A ce stade, la réussite de l'étudiant pourrait être envisagée alors comme un projet commun (au sens du mode projet dans les champs du management et de la gestion de projet) dans lequel plusieurs acteurs sont impliqués : l'étudiant lui-même, l'enseignant, les tuteurs, les accompagnants (sociaux, médicaux, soutiens handicap, administratifs...), les pairs, les proches. Cela rejoint exactement le savoir-devenir évoqué par Lison (Lison, 2022). Mais c'est également en substance ce que pose le modèle de coopération centrée sur le devenir de la personne d'Ebersold (Ebersold, 2013 ; Pelletier, 2020), en l'occurrence élaboré au regard des situations de handicap. A notre sens, ce modèle s'applique parfaitement à cette conception en mode projet. L'objectif final de ce projet serait celui défini par l'étudiant lui-même, en posant ses propres critères de réussite, de sorte que son projet d'étude, d'orientation et de vie prime (Etienne et al., 1992). Cette logique d'accompagnement à la réussite serait alors véritablement inclusive, en vertu du principe énoncé par Charles Gardou : la diversité est la norme (Gardou, 2012).

4. Présentation du dispositif expérimenté

Nous proposons de présenter le dispositif expérimenté auprès des 442 étudiants en première année de faculté de Médecine en clarifiant son contexte, les enjeux et ses objectifs spécifiques, les contraintes et les risques, le public et les acteurs particuliers.
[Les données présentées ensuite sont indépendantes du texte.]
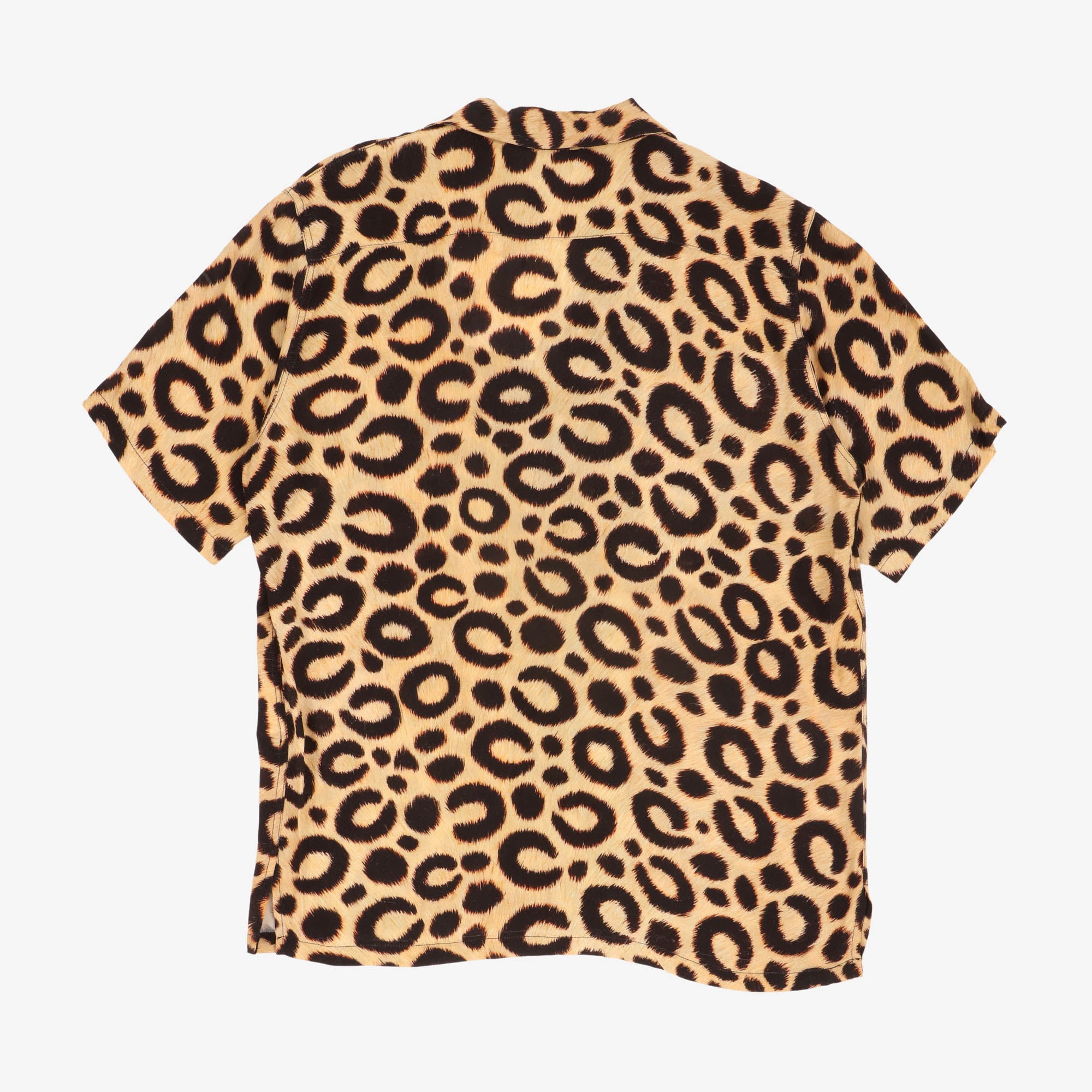 Leopardo SS Shirt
Nous proposons d'en détailler le scénario pédagogique, articulé en trois parties : Me Connaitre, Connaitre mon environnement, Gagner en efficacité ; le scénario d'accompagnement ; ainsi que la dynamique d'amélioration continue.

Nous livrerons les premiers résultats issus de deux questionnaires : un 1er pour identifier les étudiants, collecter des données socio-biographiques, interroger leur sentiment de compétence a priori, leur rapport au stress, leur confiance ; et un 2ème : pour guider leur analyse réflexive et EEE pour faire émerger des premières pistes de réponse.

5. Analyse et discussion

Nous soumettrons au débat nos premières analyses, notamment sur le fait que la pédagogie mise en œuvre ne semble pas être identifiée par les étudiants comme un potentiel facteur de soutien. Il est sans doute difficile pour eux de prendre conscience de cet impact et de le verbaliser. La question de savoir si un enseignement plus inclusif permettrait de les soutenir, plus, ou mieux, ne peut donc pas venir à l'esprit à ce stade.
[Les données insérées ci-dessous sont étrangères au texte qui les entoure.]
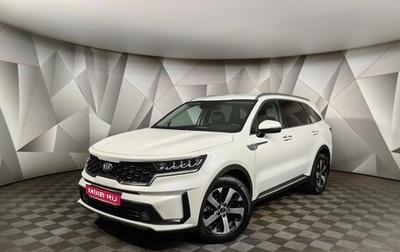KIA Sorento IV, 2020 год, 3 355 000 рублей, 1 фотография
L'autre dimension qui surgit est la problématique du vivre-ensemble : l'angoisse de se retrouver face à d'autres personnes dépasse le cadre de l'enseignement / des apprentissages et est un facteur bloquant. France Henri en 2010 posait les préalables au travail collaboratif : notamment avoir l'intention de travailler ensemble pour atteindre le but commun ; se sentir engagés envers le groupe ; manifester des attitudes de respect mutuel et de confiance ; veiller à la cohésion ; éprouver un sentiment d'efficacité du groupe (Henri, 2010). Dussarp écrivait en 2014 que la distance accentue les ressentis (Dussarp, 2014) mais il semblerait qu'après deux ans de confinement plus ou moins bien vécu, cela soit resté ancré dans les paradigmes sociaux. Aujourd'hui, on constate une expression des ressentis sans filtre, extrêmes, sans tolérance ni patience, avec parfois des troubles de santé, dépressions ou troubles du comportement associés. Ceci mettant à mal la condition sine qua non de respect mutuel.
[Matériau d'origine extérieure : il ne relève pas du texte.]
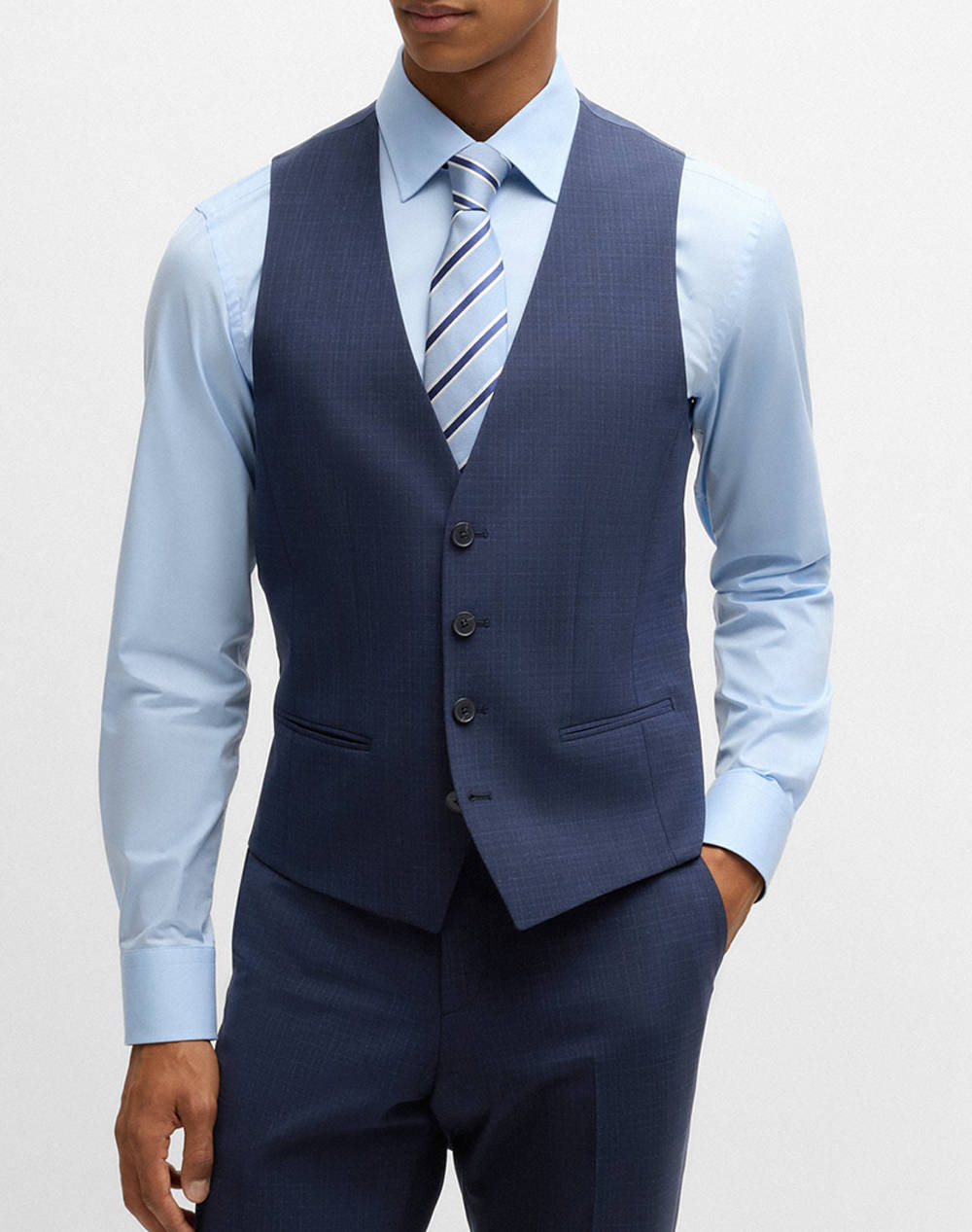 BOSS H-Houston-3Pcs-251 10269016 01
L'approche inclusive imposerait alors une lecture dans deux directions, avec une double responsabilité : l'inclusion du sujet dans le collectif, favorisé par un ou des acteurs volontaires d'une part, mais également une action responsable de chacun des sujets vis-à-vis les uns des autres dans un vivre-ensemble collectif respectant la singularité de chacun.